[Records for this task]:
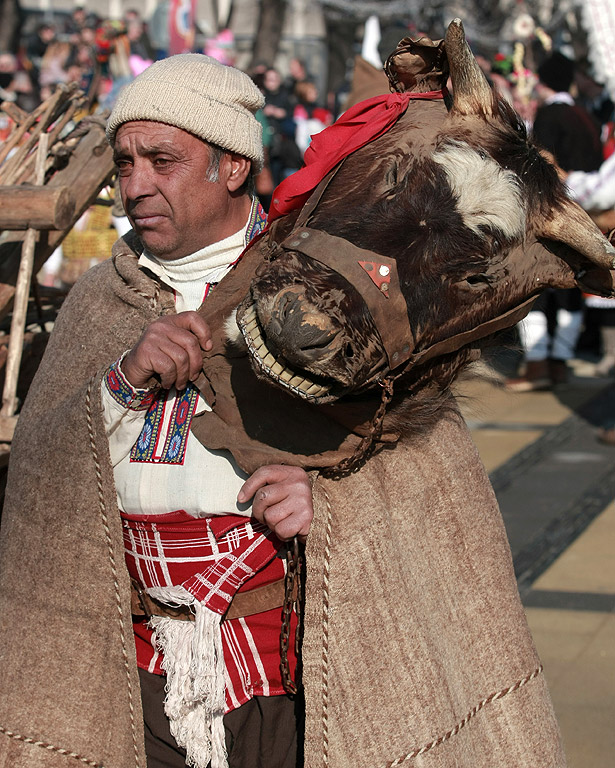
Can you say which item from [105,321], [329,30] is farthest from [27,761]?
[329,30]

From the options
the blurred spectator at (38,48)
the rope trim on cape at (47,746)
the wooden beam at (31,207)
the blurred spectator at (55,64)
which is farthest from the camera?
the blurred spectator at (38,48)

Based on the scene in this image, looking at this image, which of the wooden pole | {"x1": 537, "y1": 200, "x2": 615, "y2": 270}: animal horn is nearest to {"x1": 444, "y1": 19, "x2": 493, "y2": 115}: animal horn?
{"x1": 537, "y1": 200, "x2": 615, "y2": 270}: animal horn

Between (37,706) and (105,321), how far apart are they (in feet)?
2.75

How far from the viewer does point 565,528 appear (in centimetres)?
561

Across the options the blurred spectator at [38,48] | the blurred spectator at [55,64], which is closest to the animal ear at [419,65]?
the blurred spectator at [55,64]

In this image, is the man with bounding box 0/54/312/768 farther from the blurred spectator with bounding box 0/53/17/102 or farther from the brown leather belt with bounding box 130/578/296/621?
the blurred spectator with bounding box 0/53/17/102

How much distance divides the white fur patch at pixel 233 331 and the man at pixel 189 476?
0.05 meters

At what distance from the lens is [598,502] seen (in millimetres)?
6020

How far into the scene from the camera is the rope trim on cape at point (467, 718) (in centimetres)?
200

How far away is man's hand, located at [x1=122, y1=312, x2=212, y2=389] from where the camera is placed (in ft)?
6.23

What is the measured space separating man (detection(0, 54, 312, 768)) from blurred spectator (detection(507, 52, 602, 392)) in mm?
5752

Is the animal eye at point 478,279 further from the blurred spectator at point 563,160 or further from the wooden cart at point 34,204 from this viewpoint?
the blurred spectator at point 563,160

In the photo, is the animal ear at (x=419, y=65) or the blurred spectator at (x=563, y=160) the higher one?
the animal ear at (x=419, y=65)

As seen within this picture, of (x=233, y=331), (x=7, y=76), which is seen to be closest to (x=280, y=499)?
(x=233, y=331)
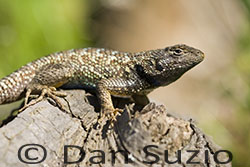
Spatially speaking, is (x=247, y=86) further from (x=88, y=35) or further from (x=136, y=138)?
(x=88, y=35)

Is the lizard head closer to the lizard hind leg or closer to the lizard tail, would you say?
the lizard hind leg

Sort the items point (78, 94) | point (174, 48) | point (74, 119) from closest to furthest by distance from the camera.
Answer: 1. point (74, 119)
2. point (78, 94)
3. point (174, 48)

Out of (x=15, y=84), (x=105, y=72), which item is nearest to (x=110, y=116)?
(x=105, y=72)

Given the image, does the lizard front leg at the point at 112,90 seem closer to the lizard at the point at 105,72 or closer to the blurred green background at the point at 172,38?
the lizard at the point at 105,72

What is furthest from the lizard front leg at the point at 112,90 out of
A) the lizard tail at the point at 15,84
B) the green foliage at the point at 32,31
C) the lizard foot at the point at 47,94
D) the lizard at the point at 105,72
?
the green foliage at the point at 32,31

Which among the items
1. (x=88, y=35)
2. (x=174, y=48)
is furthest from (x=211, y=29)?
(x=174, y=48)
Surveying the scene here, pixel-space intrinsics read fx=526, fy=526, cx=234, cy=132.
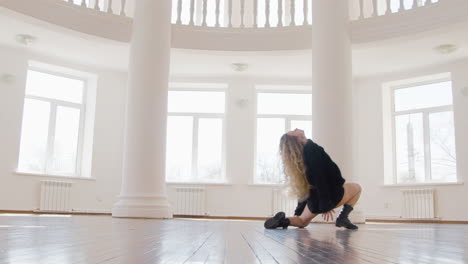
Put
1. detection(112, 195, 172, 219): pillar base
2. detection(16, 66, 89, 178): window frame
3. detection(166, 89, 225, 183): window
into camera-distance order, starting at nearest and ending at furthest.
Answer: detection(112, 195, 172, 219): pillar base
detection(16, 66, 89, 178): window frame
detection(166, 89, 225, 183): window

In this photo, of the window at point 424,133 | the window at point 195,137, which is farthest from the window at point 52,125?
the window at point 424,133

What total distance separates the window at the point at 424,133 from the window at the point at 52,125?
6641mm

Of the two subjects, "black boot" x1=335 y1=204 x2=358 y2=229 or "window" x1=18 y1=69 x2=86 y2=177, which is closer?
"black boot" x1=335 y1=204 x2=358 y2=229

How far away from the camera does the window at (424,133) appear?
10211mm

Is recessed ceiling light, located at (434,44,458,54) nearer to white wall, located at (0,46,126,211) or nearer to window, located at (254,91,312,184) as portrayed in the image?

[Aim of the exercise]: Leaving all pictures aside, quote each record exactly.

[Task solution]:
Can you say which item from [105,321], [329,30] is farthest from [27,761]?
[329,30]

From the options
the blurred spectator at (38,48)
the rope trim on cape at (47,746)
the wooden beam at (31,207)
the blurred spectator at (55,64)
which is farthest from the camera?
the blurred spectator at (38,48)

Based on the scene in this image, looking at this image, which of the wooden pole | {"x1": 537, "y1": 200, "x2": 615, "y2": 270}: animal horn is nearest to {"x1": 444, "y1": 19, "x2": 493, "y2": 115}: animal horn?
{"x1": 537, "y1": 200, "x2": 615, "y2": 270}: animal horn

Between (37,706) and (105,321), how far apart are they (in feet)?
2.75

How far from the viewer does point 565,528 appear (in centimetres)?
561

Across the options the blurred spectator at [38,48] | the blurred spectator at [55,64], which is closest to the animal ear at [419,65]?
the blurred spectator at [55,64]

In this image, is the man with bounding box 0/54/312/768 farther from the blurred spectator with bounding box 0/53/17/102 or farther from the brown leather belt with bounding box 130/578/296/621?
the blurred spectator with bounding box 0/53/17/102

How much distance divides the white fur patch at pixel 233 331 and the man at pixel 189 476?
0.05 meters

At what distance from the lens is [598,502] seen (in millimetres)?
6020

How far into the scene from the camera is the rope trim on cape at point (467, 718) (in centimetres)?
200

How far away is man's hand, located at [x1=122, y1=312, x2=212, y2=389] from where the camera is placed (in ft)?
6.23

What is the measured space separating man (detection(0, 54, 312, 768)) from blurred spectator (detection(507, 52, 602, 392)) in mm?
5752

Is the animal eye at point 478,279 further from the blurred spectator at point 563,160 or further from the wooden cart at point 34,204 from this viewpoint?
the blurred spectator at point 563,160

In the photo, is the animal ear at (x=419, y=65) or the blurred spectator at (x=563, y=160) the higher one?
the animal ear at (x=419, y=65)

As seen within this picture, of (x=233, y=331), (x=7, y=76), which is seen to be closest to (x=280, y=499)?
(x=233, y=331)
Spatially speaking, is (x=247, y=86) further from (x=88, y=35) or further from (x=136, y=138)?
(x=88, y=35)

Is the lizard head closer to the lizard hind leg or closer to the lizard tail, would you say?
the lizard hind leg

Sort the items point (78, 94) | point (174, 48) | point (74, 119) from closest to furthest by distance from the camera.
Answer: 1. point (74, 119)
2. point (78, 94)
3. point (174, 48)

Out of (x=15, y=84), (x=105, y=72), which item is nearest to (x=110, y=116)?
(x=105, y=72)

Given the image, does the lizard front leg at the point at 112,90 seem closer to the lizard at the point at 105,72 or closer to the blurred green background at the point at 172,38?
the lizard at the point at 105,72

What is furthest from the lizard front leg at the point at 112,90 out of
A) the lizard tail at the point at 15,84
B) the green foliage at the point at 32,31
C) the lizard foot at the point at 47,94
D) the lizard at the point at 105,72
?
the green foliage at the point at 32,31

Which among the items
1. (x=88, y=35)
2. (x=174, y=48)
is furthest from (x=211, y=29)?
(x=174, y=48)
Surveying the scene here, pixel-space intrinsics read fx=526, fy=526, cx=234, cy=132.
Put
1. detection(112, 195, 172, 219): pillar base
2. detection(16, 66, 89, 178): window frame
3. detection(166, 89, 225, 183): window
into camera-distance order, starting at nearest and ending at furthest.
Answer: detection(112, 195, 172, 219): pillar base
detection(16, 66, 89, 178): window frame
detection(166, 89, 225, 183): window

In this photo, of the window at point 424,133 | the window at point 195,137, which is farthest from the window at point 52,125?
the window at point 424,133

What total distance separates the window at the point at 424,133 from the window at the point at 52,125?
6641mm

Of the two subjects, "black boot" x1=335 y1=204 x2=358 y2=229 or "window" x1=18 y1=69 x2=86 y2=177, which is closer?
"black boot" x1=335 y1=204 x2=358 y2=229

How far away from the camera does the window at (424,133) appear?
10211mm

Is recessed ceiling light, located at (434,44,458,54) nearer to white wall, located at (0,46,126,211) or nearer to window, located at (254,91,312,184) as portrayed in the image?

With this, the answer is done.